The American Historical Association and the Organization of American Historians submitted an amicus brief to the Supreme Court explaining this historical context back in September. The brief cites Reagan among dozens of other sources, as she is far from the only scholar to clearly and explicitly make the point that abortion was not always a crime. Historian James C. Mohr’s 1978 book Abortion in America: The Origins and Evolution of National Policy, 1800-1900 opens with the following lines: “In 1800 no jurisdiction in the United States had enacted any statutes whatsoever on the subject of abortion; most forms of abortion were not illegal and those American women who wished to practice abortion did so.”

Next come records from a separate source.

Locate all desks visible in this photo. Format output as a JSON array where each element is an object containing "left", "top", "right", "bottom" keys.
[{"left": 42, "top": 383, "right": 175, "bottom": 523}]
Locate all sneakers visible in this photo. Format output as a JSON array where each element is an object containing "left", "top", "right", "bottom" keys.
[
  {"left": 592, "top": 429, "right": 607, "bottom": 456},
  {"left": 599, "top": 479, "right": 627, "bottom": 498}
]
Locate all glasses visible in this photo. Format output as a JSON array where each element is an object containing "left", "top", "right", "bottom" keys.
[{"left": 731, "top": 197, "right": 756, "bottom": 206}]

Instead of relying on the larger body of scholarly work detailing how abortion flipped from legal to illegal and back again, though, Alito’s draft opinion leans heavily on Dispelling the Myths of Abortion History, a 2006 book by law professor Joseph Dellapenna, which argues that prior histories of American abortion are wrong. (In his amicus brief in support of overturning Roe, Dellapenna sneers at them as “advocacy pieces.”) Despite the raft of primary documentation accompanying said histories, Dellapenna instead insists his predecessors are mistaken and that they’ve incorrectly interpreted English common law and how it was applied in the colonies. Although Dellapenna’s amicus brief is prickly, his book is nuanced and at times persuasively argued; it has been cited even by forthrightly progressive legal scholars like Brooklyn Law professor Anita Bernstein, who acknowledged the evidence Dellapenna gathered to argue that abortions in early America were too risky to be widely embraced as an easy solution to unwanted pregnancy. (This is, of course, common sense: Colonial-era medicine was not known for its safety. As with abortion, many other medical events carried grave danger in that pre-penicillin world, including childbirth.) Still, as Bernstein writes in her 2015 article “Common Law Fundamentals of the Right to Abortion,” the plain fact remains: “Individuals hold—and as long as the common law has been in place, they have always held—a legal right to terminate their pregnancies.”

The decision to adopt Dellapenna’s heterodox alternate history as the secret, hidden truth, and to base a monumental decision on it, is a radical choice on Alito’s part. This choice will have consequences. He is severing the federal government’s baseline reality from that of mainstream society. In his draft opinion, Alito argues that abortion should be outlawed because “such a right has no basis in the Constitution’s text or in the Nation’s history.” Yet, for the 246 years the United States has been a nation, Roe was the law of the land for the most recent 49, and common law allowed abortion for the first 80 or so. Abortion has thus been legal for a sizable majority of the nation’s existence. Arguing otherwise exposes deep rot at the heart of the federal government. The judicial branch, intended to float above the bog of politics, has instead once again proven to be at its fetid center. If an activist judge in the highest court in the nation can deny historical record to fulfill ideological goals, why assume they’ll stop at the issue of abortion? The Supreme Court is meant to interpret the nation’s laws, not distort its past.